START Document excerpt

Tim Lahey, an infectious disease physician and ethicist at UVM Medical Center, said the state needs to target groups of people who are at highest risk of catching the coronavirus. That could include people who work high-contact jobs, like grocery store workers.
Lahey said that race is another factor that needs to be considered. In Vermont, like the rest of the county, people of color are more likely to be infected by the coronavirus.
“Obviously you can’t feasibly or comfortably walk down the street and say ‘you’re white, you’re Black,’ — nobody wants that kind of a system,” he said. “But what you could do is say, ‘What clinics in the state serve populations who are at higher risk of getting COVID-19?’ And so clinics that serve marginalized populations, I think, should be prioritized.”
"Clinics that serve marginalized populations, I think, should be prioritized." — Dr. Tim Lahey, UVMMC
But prioritizing access to the vaccine is only one part of the puzzle, says Maria Mercedes Avila, an associate professor of pediatrics at the Larner College of Medicine at UVM: “Accessing the vaccine is not so much the conversation, more than the distrust that exists with many communities of color.”
Some of that skepticism comes from the medical community's history of targeting communities of color as the subjects of unethical medical experiments. For example, during the Tuskegee study, hundreds of Black men known to have syphilis were misled about the nature of the research, and did not receive treatment even after it was widely available. The study, which began in 1932, was supposed to last six months. It went on for 40 years.
Locally, the UVM-led Vermont Eugenics Survey targeted Abenaki citizens and people of color, particularly women, with forced sterilization, from 1925 to 1936. French Canadians, as well as people with disabilities and those living in poverty, were also targets.
Avila says one way to rebuild trust is through programs like the health department’s culture broker initiative. The program, which got more funding during the pandemic, asks people who are trusted within immigrant and refugee communities to help disseminate public health information.
“Some of the African communities are receiving messages through social media about not trusting the vaccine,” she said. “We are trying to provide more accurate information in a way that [allows] communities [to] have enough information to make informed decisions about accessing vaccines for themselves and their families.”

END Document excerpt
START Recorded data

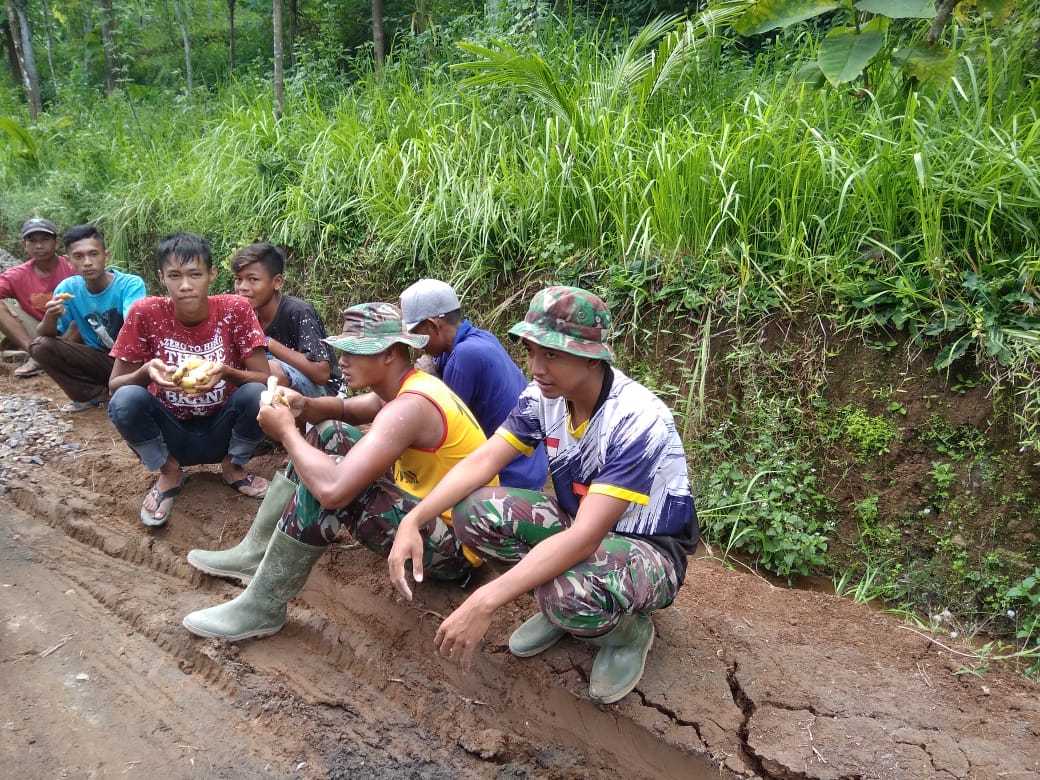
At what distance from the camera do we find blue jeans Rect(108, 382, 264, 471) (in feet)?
11.4

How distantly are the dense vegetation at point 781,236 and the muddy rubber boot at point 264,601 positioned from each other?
1822 millimetres

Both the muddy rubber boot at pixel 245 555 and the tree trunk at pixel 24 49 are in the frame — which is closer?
the muddy rubber boot at pixel 245 555

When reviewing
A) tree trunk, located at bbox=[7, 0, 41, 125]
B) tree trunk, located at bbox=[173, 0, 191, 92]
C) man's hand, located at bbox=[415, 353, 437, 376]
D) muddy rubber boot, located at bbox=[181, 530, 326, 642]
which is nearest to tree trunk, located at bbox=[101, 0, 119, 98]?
tree trunk, located at bbox=[173, 0, 191, 92]

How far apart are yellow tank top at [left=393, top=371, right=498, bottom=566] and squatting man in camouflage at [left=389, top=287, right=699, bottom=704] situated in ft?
0.60

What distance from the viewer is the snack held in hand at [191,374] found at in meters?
3.33

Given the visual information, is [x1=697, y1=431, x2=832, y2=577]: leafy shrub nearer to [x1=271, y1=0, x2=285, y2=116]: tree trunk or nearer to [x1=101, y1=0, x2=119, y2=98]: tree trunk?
[x1=271, y1=0, x2=285, y2=116]: tree trunk

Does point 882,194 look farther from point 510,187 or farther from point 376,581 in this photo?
point 376,581

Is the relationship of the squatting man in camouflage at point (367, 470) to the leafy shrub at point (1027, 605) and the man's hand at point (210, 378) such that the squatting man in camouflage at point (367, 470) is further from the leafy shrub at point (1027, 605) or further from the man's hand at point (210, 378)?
the leafy shrub at point (1027, 605)

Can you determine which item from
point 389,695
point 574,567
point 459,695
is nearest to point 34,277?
point 389,695

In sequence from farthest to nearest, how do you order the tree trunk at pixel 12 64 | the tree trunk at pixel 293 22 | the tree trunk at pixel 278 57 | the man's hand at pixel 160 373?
the tree trunk at pixel 12 64 < the tree trunk at pixel 293 22 < the tree trunk at pixel 278 57 < the man's hand at pixel 160 373

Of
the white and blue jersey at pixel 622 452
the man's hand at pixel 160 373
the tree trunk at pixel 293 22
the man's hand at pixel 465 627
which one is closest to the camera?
the man's hand at pixel 465 627

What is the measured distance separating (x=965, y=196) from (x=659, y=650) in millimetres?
2353

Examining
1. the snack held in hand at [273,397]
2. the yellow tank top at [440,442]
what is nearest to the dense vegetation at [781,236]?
the yellow tank top at [440,442]

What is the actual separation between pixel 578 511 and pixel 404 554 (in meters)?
0.58
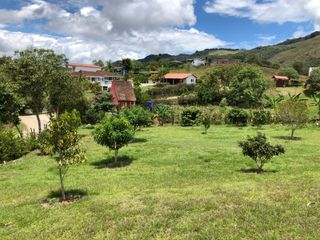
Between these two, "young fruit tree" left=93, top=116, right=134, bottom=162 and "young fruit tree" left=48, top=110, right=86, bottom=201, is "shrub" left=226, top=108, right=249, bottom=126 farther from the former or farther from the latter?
"young fruit tree" left=48, top=110, right=86, bottom=201

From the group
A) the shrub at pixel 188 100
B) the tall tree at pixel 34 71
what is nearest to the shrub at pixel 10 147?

END Recorded data

Problems and tasks -
A – According to the excerpt on COVID-19 vaccine access in Vermont, how long did the Tuskegee study go on?
B – Carry on the excerpt on COVID-19 vaccine access in Vermont from the point where it stops.

Answer list -
A – It went on for 40 years.

B –
"We are trying to provide more accurate information in a way that [allows] communities [to] have enough information to make informed decision about accessing vaccines." - Prof. Maria Mercedes Avila
Getting the shots distributed will be another challenge. The first round of vaccines will go to people who mostly work at hospitals where it will be easy to get people inoculated. But as the pool of eligible people expands, more places will need to be able to offer the vaccine.
The health department plans to have pop-up clinics. Primary care doctors will also help identify patients within their clinics who should get vaccinated, said Dougherty, the deputy health commissioner.
Pharmacies will also play a role. Lauren Bode, with the Vermont Pharmacists Association, said they can fill gaps throughout the state, especially in places that might not be near a large health care facility.
“Pharmacists are accessible, we’re trusted, we’re convenient,” she said. “That’s really important when you’re talking about something like immunization, because we need lots of people to get immunized very quickly.”
Quickly vaccinating hundreds-of-thousands of Vermonters might come down to whether or not people are willing to get the shot.
A VPR-Vermont PBS Poll in September, found that only half of respondents would get a COVID-19 vaccine if one was available.
Dougherty, with the health department, says she is concerned — there are even surveys that show vaccine hesitancy among healthcare workers.
The health department has hired a marketing agency to help develop a communications plan to get vaccine information to all parts of Vermont’s population.
Dougherty says the vaccine offers a way to end the coronavirus pandemic, but for it to work, a lot of people need to get the shot.